■ **TASK BRIEF**
Repeat, line for line, the entries below from the first line to the line containing "New Zealand, site EFH_HCAMH02, 2020-02-26", counting both ends.
☆ ☆ ☆ ☆
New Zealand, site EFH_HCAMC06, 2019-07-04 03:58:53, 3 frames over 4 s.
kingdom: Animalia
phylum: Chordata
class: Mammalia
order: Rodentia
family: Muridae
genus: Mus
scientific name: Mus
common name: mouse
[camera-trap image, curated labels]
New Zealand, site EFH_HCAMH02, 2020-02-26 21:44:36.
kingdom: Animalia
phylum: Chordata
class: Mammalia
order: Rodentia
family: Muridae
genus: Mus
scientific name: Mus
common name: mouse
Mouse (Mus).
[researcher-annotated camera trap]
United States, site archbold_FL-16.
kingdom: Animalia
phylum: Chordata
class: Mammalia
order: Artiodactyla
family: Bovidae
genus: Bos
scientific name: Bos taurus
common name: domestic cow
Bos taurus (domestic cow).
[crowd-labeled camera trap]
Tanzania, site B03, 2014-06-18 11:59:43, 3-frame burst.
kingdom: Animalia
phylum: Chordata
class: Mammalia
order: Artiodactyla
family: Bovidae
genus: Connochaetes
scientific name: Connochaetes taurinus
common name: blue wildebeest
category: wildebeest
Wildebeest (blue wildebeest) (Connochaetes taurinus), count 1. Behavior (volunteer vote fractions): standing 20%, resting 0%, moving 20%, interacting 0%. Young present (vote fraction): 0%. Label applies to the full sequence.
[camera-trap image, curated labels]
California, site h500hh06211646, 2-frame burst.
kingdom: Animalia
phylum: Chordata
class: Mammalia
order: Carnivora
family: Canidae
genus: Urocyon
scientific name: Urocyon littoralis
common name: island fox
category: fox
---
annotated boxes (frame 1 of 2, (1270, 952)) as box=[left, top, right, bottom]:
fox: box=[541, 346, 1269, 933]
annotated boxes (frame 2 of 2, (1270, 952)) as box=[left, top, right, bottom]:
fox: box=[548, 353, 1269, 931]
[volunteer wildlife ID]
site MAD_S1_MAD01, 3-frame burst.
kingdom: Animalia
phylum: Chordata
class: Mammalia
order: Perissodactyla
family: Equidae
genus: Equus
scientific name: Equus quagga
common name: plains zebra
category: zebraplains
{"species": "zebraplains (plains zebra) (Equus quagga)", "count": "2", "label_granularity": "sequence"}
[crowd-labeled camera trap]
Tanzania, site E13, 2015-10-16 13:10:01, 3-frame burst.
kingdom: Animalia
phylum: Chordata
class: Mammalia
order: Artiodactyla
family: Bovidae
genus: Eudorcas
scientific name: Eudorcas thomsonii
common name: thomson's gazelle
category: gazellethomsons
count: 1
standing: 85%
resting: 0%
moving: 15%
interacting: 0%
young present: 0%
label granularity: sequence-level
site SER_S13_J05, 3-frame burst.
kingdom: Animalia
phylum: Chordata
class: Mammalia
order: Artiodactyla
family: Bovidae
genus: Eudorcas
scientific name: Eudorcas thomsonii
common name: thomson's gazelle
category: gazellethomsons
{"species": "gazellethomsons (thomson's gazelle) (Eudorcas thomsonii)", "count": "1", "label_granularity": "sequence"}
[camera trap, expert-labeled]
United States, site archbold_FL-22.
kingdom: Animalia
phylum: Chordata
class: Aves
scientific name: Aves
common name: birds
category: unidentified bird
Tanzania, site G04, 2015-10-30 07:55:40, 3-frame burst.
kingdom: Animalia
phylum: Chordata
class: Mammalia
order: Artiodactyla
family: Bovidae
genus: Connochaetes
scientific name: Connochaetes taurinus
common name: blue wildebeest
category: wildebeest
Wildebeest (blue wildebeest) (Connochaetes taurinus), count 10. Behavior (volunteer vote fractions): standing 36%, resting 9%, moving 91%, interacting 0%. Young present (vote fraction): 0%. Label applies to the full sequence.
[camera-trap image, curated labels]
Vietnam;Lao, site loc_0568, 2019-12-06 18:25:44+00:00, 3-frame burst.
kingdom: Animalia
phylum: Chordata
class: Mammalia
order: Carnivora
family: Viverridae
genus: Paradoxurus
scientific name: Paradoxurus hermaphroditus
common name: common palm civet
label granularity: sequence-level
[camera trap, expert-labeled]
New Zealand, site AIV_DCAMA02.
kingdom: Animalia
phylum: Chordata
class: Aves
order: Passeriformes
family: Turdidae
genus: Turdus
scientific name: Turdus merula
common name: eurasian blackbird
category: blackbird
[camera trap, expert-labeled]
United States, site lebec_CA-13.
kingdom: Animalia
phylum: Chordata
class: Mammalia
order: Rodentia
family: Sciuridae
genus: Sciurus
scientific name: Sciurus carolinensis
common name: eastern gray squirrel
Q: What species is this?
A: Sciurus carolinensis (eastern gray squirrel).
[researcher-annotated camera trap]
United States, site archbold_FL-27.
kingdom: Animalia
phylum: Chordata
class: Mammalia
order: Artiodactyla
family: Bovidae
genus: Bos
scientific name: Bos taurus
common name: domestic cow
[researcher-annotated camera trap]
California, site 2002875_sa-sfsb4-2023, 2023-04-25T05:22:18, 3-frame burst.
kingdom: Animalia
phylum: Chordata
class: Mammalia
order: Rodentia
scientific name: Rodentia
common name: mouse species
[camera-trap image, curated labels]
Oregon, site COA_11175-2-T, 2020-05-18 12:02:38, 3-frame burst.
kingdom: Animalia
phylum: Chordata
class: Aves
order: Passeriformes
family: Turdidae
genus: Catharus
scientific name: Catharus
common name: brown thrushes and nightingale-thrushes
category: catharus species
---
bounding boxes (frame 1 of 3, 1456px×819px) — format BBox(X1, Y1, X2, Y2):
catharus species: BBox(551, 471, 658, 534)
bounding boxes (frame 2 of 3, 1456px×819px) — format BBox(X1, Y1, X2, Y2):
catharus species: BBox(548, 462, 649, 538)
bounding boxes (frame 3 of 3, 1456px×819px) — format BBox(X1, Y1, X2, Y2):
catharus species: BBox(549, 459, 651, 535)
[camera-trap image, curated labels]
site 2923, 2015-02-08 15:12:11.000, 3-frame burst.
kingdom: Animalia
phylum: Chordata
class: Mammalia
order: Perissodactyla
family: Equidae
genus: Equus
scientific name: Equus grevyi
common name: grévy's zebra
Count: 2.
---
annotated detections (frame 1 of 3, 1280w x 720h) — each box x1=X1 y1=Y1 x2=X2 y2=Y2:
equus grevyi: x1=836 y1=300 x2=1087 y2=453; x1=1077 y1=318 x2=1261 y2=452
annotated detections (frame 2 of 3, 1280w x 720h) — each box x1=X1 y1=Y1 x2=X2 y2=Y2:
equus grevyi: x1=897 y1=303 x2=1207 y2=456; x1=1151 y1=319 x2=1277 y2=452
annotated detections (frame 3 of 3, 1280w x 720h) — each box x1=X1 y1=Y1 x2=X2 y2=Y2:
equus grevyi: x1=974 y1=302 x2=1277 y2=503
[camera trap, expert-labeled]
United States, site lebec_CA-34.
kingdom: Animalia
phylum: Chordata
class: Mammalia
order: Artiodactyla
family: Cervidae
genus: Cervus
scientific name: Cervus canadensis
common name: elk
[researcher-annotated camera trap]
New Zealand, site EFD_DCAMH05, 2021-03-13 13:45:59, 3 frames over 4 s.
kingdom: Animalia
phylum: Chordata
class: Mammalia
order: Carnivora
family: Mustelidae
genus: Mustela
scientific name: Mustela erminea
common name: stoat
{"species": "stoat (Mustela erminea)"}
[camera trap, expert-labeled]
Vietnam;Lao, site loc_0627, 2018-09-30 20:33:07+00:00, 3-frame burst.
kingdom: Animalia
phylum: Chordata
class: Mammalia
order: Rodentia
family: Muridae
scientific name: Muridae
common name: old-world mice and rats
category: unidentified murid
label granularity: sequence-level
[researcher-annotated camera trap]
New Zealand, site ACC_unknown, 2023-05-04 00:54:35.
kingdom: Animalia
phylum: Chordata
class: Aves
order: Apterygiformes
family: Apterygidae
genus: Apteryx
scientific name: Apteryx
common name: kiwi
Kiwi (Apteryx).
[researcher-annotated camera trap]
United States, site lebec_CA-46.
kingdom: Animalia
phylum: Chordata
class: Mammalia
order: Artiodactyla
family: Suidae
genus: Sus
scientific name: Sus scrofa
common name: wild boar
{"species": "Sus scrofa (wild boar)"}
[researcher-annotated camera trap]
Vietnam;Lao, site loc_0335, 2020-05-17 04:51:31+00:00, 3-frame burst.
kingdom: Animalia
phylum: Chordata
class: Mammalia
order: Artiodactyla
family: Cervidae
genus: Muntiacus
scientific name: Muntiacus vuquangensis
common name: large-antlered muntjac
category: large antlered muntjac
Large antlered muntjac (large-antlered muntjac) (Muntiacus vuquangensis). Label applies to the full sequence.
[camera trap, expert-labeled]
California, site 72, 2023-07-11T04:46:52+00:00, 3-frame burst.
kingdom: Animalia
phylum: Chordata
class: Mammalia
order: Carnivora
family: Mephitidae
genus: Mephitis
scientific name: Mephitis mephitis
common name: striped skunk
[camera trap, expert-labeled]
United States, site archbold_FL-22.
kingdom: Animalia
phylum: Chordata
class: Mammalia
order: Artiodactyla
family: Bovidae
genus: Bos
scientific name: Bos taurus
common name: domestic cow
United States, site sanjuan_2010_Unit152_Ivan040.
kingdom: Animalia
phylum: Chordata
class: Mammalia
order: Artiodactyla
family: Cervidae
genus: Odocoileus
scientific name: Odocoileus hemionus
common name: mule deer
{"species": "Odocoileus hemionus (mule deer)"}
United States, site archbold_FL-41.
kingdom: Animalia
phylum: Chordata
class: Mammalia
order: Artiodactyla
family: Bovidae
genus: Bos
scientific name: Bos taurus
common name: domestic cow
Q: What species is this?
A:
☆ ☆ ☆ ☆
■ **ANSWER AREA**
New Zealand, site EFH_HCAMC06, 2019-07-04 03:58:53, 3 frames over 4 s.
kingdom: Animalia
phylum: Chordata
class: Mammalia
order: Rodentia
family: Muridae
genus: Mus
scientific name: Mus
common name: mouse
[camera-trap image, curated labels]
New Zealand, site EFH_HCAMH02, 2020-02-26 21:44:36.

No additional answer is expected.